• **What to do**:
For the word "charset", count the lines in the records below that include it and give only that number.

_____

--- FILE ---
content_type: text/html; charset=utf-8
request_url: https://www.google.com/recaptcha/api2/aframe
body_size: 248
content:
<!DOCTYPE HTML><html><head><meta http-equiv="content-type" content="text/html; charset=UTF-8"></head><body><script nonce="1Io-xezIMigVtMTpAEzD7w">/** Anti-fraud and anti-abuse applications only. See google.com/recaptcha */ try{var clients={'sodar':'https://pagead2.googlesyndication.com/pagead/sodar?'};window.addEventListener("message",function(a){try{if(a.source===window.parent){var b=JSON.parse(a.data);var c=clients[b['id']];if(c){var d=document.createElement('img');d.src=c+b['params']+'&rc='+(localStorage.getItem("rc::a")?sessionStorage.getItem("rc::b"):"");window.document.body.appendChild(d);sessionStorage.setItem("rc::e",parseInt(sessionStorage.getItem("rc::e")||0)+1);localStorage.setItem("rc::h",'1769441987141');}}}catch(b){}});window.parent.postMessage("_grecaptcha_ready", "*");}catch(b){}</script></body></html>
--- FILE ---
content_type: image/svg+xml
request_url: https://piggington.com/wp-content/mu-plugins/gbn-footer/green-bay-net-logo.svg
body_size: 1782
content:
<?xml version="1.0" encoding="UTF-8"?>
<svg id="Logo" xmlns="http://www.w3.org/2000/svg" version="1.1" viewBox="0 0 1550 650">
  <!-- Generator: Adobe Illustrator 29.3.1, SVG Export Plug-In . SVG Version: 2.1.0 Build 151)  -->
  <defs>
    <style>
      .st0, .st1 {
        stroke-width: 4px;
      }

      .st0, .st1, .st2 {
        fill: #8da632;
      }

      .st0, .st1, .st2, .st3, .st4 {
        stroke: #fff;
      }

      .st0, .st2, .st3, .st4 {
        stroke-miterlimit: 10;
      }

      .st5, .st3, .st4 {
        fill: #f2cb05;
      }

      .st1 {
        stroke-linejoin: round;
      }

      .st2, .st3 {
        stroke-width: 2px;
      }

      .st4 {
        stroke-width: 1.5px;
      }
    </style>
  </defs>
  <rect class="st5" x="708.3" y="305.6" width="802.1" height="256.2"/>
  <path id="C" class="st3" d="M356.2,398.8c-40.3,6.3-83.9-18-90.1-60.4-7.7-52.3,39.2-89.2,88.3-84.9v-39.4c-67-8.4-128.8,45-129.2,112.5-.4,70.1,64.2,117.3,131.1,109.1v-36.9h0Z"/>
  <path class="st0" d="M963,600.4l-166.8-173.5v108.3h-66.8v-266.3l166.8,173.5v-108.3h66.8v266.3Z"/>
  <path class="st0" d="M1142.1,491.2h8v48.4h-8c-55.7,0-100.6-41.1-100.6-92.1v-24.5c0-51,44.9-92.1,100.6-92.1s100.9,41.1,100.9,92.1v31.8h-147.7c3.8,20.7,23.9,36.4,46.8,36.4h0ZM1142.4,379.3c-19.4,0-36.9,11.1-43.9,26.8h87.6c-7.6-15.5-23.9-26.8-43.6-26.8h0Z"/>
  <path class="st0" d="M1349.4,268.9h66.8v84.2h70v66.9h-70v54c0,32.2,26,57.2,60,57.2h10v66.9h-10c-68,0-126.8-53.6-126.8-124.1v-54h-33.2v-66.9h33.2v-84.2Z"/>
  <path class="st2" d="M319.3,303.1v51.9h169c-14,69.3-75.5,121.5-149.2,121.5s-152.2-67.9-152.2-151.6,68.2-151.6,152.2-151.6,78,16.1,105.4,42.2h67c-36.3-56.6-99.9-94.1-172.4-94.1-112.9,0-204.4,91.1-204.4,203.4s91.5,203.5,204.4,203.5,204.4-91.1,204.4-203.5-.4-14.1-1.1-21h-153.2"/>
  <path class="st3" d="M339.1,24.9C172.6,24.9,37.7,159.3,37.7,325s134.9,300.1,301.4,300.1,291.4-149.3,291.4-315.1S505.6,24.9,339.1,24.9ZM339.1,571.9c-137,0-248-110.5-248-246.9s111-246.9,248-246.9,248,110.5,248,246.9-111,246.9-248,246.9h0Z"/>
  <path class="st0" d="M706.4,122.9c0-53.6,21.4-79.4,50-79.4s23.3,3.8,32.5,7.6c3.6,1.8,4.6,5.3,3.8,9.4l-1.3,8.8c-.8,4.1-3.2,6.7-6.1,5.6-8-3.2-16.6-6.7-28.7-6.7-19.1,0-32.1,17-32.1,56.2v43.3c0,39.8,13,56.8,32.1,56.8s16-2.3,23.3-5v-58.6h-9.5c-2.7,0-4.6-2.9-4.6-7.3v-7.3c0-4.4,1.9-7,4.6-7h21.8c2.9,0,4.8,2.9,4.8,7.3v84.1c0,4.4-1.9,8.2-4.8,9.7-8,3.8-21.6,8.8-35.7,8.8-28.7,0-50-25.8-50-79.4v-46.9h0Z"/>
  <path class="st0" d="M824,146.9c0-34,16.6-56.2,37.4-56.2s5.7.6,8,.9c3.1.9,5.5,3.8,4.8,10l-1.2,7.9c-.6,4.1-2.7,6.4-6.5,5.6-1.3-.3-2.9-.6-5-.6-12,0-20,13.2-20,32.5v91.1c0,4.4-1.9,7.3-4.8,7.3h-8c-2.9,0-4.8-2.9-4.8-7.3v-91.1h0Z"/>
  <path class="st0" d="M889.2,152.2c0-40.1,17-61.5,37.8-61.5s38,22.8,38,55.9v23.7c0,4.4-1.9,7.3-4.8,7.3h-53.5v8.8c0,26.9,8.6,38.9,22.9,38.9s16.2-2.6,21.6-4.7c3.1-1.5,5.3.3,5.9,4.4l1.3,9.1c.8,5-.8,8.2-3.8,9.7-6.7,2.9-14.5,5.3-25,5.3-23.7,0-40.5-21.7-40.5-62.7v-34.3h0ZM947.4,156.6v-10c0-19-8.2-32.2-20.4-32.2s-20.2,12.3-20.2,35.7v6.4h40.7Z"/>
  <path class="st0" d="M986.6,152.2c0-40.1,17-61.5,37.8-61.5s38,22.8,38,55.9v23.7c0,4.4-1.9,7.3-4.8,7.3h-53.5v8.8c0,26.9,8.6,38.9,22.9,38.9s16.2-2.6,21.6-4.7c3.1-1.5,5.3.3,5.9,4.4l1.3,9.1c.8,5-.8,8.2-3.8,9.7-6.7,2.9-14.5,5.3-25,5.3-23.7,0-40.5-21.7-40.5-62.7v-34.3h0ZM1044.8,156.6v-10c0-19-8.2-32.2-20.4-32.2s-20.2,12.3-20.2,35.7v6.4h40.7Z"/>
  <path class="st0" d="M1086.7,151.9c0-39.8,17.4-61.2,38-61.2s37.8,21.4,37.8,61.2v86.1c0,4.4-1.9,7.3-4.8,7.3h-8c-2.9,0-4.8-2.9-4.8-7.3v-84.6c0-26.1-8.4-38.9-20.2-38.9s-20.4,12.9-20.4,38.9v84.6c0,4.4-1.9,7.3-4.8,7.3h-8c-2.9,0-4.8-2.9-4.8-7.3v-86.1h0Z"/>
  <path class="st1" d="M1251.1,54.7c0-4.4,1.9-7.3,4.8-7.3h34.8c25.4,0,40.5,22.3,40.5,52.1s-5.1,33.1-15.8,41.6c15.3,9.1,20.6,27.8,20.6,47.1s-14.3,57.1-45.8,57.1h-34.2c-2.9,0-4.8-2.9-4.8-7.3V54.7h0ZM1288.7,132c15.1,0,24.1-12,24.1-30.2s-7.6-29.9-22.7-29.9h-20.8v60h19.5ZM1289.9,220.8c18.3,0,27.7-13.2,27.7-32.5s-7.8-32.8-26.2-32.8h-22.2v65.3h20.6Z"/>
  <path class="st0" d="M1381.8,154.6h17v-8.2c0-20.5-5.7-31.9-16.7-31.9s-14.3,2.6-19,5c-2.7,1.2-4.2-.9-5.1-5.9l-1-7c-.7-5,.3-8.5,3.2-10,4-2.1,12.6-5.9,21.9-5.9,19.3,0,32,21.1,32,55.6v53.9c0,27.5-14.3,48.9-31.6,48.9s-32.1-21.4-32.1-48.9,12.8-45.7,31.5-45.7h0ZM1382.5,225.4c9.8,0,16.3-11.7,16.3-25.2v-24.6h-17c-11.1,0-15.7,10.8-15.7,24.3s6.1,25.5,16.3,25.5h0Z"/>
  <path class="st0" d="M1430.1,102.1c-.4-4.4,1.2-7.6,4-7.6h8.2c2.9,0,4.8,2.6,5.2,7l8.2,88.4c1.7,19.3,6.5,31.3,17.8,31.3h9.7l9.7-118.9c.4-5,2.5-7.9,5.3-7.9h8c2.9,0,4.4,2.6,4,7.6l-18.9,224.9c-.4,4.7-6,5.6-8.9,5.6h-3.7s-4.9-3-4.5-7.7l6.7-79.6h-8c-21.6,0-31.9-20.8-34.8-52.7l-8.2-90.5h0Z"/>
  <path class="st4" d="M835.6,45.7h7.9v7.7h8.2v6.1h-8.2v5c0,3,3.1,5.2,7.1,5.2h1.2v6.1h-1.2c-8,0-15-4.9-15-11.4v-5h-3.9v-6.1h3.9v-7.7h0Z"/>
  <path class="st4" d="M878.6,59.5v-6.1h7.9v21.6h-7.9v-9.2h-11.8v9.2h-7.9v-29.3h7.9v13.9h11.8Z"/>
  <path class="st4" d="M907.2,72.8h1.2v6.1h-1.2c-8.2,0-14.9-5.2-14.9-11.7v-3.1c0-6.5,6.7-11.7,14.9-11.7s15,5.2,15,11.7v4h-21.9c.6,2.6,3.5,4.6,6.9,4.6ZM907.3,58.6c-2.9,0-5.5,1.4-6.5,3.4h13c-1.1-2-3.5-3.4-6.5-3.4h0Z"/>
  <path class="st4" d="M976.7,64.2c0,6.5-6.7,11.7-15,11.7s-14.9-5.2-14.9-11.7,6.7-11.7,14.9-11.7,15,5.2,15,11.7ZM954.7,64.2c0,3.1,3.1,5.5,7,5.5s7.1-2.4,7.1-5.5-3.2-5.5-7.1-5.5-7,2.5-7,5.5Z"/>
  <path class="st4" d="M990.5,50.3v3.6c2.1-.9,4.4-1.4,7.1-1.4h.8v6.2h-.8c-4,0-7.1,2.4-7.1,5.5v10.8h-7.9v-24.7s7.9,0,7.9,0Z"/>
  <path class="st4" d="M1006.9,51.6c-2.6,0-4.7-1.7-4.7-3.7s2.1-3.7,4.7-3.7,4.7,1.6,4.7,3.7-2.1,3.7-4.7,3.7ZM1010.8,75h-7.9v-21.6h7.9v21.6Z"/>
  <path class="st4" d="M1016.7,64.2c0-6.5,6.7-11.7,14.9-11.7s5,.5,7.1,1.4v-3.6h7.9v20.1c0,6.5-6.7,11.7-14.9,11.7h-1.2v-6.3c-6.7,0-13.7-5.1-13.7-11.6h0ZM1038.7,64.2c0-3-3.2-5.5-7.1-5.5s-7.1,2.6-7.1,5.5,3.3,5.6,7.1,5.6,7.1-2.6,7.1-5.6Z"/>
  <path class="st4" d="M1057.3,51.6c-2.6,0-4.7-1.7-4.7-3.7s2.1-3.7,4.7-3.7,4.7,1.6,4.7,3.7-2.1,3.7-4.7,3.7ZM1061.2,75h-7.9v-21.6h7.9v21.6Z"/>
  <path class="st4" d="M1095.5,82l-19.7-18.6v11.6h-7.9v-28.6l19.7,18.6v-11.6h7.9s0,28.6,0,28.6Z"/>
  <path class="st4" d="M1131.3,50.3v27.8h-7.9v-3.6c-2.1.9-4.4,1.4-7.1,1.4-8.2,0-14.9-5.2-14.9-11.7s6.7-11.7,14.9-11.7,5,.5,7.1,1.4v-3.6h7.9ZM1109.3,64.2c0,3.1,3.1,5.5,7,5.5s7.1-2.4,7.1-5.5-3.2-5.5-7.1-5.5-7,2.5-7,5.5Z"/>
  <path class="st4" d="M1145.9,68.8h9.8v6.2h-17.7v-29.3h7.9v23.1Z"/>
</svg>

_____

• **Reply to the exercise**:
2